Football shirts or replica shirts are big business. Once simply a means of telling the two parties apart, they are now more a device to flog advertising space and an item of ‘leisure wear’.
These days everyone is an expert. Within seconds of new designs being released verdicts are passed from the either delighted and outraged consumers alike. The manufacturers tend for the most part to get it right. After all, it’s a multi million pound industry… but the road to where we are now was a rocky one!
Nicknamed the “Bruised Banana”, this Arsenal side were constantly frittered by “weaker” sides as their first Premiership season saw a dismal mid table finish, and this kit certainly didn’t help matters.

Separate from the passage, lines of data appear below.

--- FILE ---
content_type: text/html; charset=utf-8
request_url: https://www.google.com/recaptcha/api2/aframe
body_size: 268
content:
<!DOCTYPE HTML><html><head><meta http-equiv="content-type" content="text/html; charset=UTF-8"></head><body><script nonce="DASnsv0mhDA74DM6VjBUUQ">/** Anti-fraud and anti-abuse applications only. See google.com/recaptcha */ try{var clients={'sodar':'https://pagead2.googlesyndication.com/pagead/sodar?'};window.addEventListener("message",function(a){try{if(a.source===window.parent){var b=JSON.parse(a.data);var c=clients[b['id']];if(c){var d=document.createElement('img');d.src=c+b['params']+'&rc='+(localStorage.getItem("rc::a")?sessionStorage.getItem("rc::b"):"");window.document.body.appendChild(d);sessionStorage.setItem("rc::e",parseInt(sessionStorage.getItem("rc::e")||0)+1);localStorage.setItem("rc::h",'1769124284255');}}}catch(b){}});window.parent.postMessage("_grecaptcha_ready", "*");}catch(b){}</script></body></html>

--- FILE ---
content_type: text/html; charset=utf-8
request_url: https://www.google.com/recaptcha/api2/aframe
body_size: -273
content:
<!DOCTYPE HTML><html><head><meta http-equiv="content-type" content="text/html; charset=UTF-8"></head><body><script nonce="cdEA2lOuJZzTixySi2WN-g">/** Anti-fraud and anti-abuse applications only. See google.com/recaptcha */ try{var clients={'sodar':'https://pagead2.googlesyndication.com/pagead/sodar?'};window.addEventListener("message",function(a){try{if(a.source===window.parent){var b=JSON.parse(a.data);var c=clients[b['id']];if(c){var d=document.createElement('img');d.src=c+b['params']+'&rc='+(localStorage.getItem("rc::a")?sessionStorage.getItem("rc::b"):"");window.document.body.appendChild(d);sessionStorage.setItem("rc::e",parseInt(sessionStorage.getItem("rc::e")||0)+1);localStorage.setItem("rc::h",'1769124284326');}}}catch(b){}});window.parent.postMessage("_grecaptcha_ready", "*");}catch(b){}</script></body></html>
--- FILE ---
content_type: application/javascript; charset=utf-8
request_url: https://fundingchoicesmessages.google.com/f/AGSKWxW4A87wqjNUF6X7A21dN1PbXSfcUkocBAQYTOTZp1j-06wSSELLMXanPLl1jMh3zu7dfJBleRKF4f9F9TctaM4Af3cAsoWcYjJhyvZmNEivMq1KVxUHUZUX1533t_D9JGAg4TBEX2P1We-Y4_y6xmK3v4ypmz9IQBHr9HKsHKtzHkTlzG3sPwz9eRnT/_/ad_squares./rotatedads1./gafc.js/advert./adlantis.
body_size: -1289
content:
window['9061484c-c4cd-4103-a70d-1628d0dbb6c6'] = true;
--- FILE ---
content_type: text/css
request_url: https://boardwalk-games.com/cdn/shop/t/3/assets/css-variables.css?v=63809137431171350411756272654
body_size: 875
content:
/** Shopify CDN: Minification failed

One word – ROADKILL! This kit looks bad enough with an awful lot going on, but even worse if worn with the shorts, black and bearing three adjacent white stripes. Probably the worst kit ever in terms of spacing and composition.
Aston Villa 1997/98
Mild in comparison to some of these horrors, but still worthy of a mention. This one was worn with white shorts, which gave the appearance of bottom heaviness. Furthermore, the light blue yolk effect is disastrous, as it exceeds the midriff and looks dodgy when divided by a claret line.
Manchester United 1995/96
It wouldn’t be a change kit hall of shame without the legendary kit which Sir Alex Ferguson claimed made the players invisible. This kit saw its last hurrah in a 3-1 pummelling by Southampton at The Dell, changed for a slightly better blue and white ensemble at half time when things got silly and Southampton started taking the mick at 3-0.
Aston Villa 2001/02
Another grey tragedy although some may claim that it is silver, but whichever one it is, the dullness is there to be seen. With only four away wins that season (two of them in the grey against Liverpool and Charlton), it was dropped with aplomb.
Manchester United 1997/98
You’d think that United would have learned their lesson – but just as they began to assert disquieting dominance over the league, Arsene Wenger’s Arsenal deposed them in 1998, with this travesty of an away kit in the season the title changed hands. The badge looks wrong, and a convoluted design overall, with some dodgy lines thrown in for good (or bad) measure.
Ohhhhh boy, where to begin with this monstrosity. We have shade of blue abysmally “complemented” by eye watering bright red triangles on the shorts and matching collars. The red colours really jump out with the sheer contrast, and from a front view, it looks like the players’ knackers are being crushed by a pair of ungodly isosceles triangles. Ouch!
This kit was a nod towards the “black watch” era of smart black shirts with a ruby sash, but this horrific take coincided with the most dramatic nosedives seen in modern day football. Whatever possessed the kit designer to go with a garish “salmon pink” (which bordered on RED) with black stripes is best left to the imagination, but probably involved incontinence and a head able to turn 360 degrees. No wonder they went from undisputed champions to relegation fodder in the space of seven years!
Concluding our countdown of change kit cock-ups is Arsenal, who conveniently had JVC as their sponsors on a shirt which looked like a badly tuned television. The intended “lightning” design is completely absurd – would it really have been that difficult to make the shirt halved with dark and light blue?